Dans sa décision contre l'opposition de Walter Engler, la caisse de compensation cantonale part du principe qu'il a renoncé à près de 320'000 francs et continue de les lui imputer comme fortune nette. Motif: il a fait preuve d'une négligence grave. Car les investissements dans les cryptomonnaies sont très risqués. La caisse cite le jugement du Tribunal fédéral concernant un cas similaire, selon lequel «aucune personne raisonnable n'aurait effectué un tel placement».
L'année dernière, le Thurgovien n'a pu joindre les deux bouts que grâce au soutien de sa sœur et de l'agent fiduciaire. Il a vendu sa voiture, a renoncé à ses vacances, aux repas au restaurant, à son abonnement de fitness. Il ne peut plus rien se permettre. Il ne sait pas encore s'il pourra prolonger son abonnement demi-tarif CFF: «Quand je suis avec des gens, je dois jouer la comédie. Ça fait mal.»

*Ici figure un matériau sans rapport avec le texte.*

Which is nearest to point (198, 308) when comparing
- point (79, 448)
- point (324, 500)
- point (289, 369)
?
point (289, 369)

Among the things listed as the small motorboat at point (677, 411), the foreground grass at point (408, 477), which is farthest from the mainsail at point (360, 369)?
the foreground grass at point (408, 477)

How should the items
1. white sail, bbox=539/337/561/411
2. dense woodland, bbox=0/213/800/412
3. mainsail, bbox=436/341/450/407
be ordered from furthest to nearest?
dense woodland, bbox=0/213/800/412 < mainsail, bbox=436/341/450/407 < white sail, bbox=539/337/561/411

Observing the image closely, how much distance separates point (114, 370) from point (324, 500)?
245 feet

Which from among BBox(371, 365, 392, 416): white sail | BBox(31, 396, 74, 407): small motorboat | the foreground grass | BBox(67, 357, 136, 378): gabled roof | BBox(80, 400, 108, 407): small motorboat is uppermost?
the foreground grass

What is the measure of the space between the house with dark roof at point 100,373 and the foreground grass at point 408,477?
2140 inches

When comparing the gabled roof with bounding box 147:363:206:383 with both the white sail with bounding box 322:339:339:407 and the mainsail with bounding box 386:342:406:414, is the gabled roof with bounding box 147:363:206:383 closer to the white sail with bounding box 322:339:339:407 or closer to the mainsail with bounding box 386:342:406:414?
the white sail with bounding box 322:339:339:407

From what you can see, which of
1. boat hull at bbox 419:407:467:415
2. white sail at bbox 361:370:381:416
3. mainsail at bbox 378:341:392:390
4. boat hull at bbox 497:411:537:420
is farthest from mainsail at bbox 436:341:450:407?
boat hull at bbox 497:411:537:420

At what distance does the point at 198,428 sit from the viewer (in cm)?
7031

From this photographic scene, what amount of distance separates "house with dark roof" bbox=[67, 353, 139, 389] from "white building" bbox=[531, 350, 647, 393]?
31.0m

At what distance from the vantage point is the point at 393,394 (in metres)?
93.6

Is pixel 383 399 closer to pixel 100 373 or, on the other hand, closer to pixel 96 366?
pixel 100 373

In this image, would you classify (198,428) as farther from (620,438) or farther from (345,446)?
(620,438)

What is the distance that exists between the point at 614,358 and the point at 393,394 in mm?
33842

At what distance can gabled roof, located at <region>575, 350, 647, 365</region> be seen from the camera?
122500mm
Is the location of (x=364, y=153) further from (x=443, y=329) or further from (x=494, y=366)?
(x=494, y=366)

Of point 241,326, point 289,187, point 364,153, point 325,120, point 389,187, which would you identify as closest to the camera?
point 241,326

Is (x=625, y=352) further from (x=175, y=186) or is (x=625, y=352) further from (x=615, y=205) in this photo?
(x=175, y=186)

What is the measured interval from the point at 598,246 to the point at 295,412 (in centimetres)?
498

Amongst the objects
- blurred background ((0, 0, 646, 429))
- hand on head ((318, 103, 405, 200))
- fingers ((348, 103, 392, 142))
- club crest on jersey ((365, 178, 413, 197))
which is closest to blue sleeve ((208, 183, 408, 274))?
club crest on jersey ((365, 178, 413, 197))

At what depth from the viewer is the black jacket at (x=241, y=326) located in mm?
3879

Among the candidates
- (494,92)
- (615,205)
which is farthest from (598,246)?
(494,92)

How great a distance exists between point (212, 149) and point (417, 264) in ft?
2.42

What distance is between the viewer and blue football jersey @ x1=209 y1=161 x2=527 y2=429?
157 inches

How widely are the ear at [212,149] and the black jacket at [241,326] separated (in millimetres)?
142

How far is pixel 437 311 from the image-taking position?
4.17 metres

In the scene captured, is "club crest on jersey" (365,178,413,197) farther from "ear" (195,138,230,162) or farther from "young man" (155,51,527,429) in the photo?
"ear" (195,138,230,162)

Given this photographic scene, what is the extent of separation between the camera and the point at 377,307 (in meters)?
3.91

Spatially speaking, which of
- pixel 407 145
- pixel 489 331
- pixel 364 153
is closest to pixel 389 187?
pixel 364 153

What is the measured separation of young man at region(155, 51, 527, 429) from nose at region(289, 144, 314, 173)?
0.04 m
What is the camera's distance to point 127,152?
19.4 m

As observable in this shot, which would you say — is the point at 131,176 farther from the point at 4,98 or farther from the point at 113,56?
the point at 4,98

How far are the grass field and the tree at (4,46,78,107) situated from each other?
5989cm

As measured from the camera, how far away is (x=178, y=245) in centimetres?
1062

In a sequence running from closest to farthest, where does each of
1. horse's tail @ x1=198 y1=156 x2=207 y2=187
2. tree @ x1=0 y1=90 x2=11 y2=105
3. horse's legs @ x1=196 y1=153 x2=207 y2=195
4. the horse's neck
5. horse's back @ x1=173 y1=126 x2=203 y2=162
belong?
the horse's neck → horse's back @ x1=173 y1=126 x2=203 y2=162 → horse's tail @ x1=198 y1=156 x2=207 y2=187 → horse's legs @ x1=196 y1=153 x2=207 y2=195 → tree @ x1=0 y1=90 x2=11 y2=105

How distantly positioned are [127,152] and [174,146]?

Le secrétaire fiscal fait preuve de clémence
Récemment, il s'est rendu au service social de sa commune. On lui a dit que son loyer de 1150 francs était trop élevé. «Mais si je prends un appartement moins cher, je tomberai, avec ma rente AVS, en dessous du seuil où il y a encore des aides possibles», dit-il. Il sait qu'il doit désormais se serrer la ceinture.
A l'origine, il aurait également dû payer des impôts sur la fortune pour ses bitcoins fictifs. Mais le secrétaire aux impôts de la commune s'est montré compréhensif et a corrigé la facture. Il y aurait malheureusement d'autres cas comme le sien, avec des pertes encore plus élevées. Pour Walter Engler, ce n'est toutefois pas un lot consolation.